Backpropagation¶

How can a single scalar loss signal at the very end of a computation tell every earlier layer how to adjust itself, even when millions of parameters lie between the input and the output? Humans do this by passing blame backwards—every stage on the production line hears whether its contribution helped or hurt—while neural networks rely on backpropagation to do the same. The algorithm reverses execution, reuses cached activations, and performs a constant amount of work per layer or timestep rather than re-running the entire network from scratch; that reuse is what turns the chain rule into a dynamic-programming engine that makes modern deep and sequential training possible.

The territory¶

Backpropagation sits at the heart of gradient-based training because the scalar loss lives only at the very end of the composition of many affine maps and nonlinearities. The challenge is structural: most parameters appear in intermediate layers, so computing \(\partial L / \partial W\) naïvely would require replaying the entire network for each parameter. Once the forward activations and pre-activations are cached, though, the recomputation vanishes, and the chain ruling through stored partials becomes a linear backward sweep. Werbos (1990) [https://axon.cs.byu.edu/~martinez/classes/678/Papers/Werbos_BPTT.pdf] made the temporal version of this concrete by “unrolling” recurrent dynamics, proving that the same reverse pass works when time becomes depth. LeCun (1988) [https://new.math.uiuc.edu/MathMLseminar/seminarPapers/LeCunBackprop1988.pdf] and Plaut, Nowlan, and Hinton (1986) [https://www.cnbc.cmu.edu/~plaut/papers/pdf/PlautNowlanHinton86TR.backprop.pdf] later recast the procedure as constrained optimization, introducing auxiliary activations and multipliers so that minimizing the augmented Lagrangian is equivalent to executing the backward pass. Widrow (1992) [https://www-isl.stanford.edu/~widrow/papers/c1992backpropagationand.pdf] translated that same math to analog circuitry, showing that every weight update depends only on the two nodes it connects when each synapse locally stores one forward activation and the backward delta.

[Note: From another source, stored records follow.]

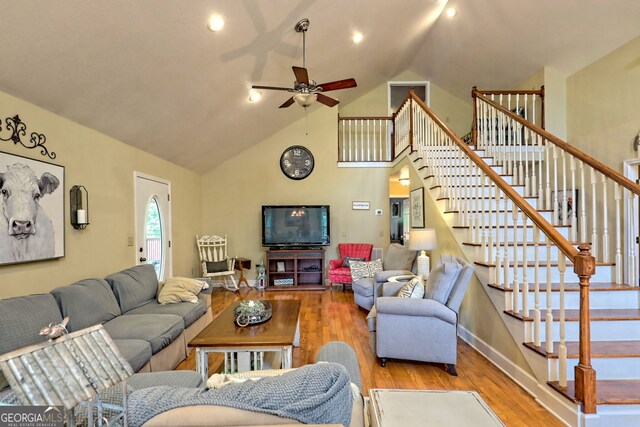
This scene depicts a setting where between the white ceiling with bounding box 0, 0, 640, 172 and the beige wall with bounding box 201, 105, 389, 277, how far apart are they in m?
0.41

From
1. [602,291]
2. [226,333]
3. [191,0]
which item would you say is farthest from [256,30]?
[602,291]

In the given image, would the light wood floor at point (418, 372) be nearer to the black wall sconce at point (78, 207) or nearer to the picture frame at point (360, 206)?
the black wall sconce at point (78, 207)

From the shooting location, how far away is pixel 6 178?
2.41 meters

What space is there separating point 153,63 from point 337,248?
4.68 meters

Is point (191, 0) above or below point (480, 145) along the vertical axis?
above

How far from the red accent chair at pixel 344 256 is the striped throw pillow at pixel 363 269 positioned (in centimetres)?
44

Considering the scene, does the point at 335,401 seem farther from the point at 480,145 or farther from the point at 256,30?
the point at 480,145

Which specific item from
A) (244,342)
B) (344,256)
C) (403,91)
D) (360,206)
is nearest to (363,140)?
(360,206)

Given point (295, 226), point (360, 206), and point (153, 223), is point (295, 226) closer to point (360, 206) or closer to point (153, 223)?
point (360, 206)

Where this concept appears¶

Backpropagation appears wherever a long loss–parameter chain demands dynamic programming. It is the training kernel in the classification and regression arcs, the backward sweep inside transformer stacks such as the Transformers arc, the optimizer driver for the recurrent networks arc, and the constraint-aware training loop described in hardware aware training ; each of those arcs relies on backpropagation’s cached activations, whether the computation runs on GPUs, inference chips, or energy-constrained analog accelerators. Having laid out the problem and where it shows up, the next section explains exactly how the backwards recurrence recovers every gradient while walking only once through the cached states.

How it works¶

Forward pass, storage, and notation¶

Every neural net can be written as a sequence of layers \(1 \leq l \leq L\), where layer \(l\) maps input activation \(x^{(l-1)} \in \mathbb{R}^{d_{l-1}}\) to output activation \(x^{(l)} \in \mathbb{R}^{d_l}\) via a weight matrix \(W^{(l)} \in \mathbb{R}^{d_l \times d_{l-1}}\), bias \(b^{(l)} \in \mathbb{R}^{d_l}\), and nonlinearity \(f^{(l)}\):

\[ z^{(l)} = W^{(l)} x^{(l-1)} + b^{(l)}, \qquad x^{(l)} = f^{(l)}(z^{(l)}), \]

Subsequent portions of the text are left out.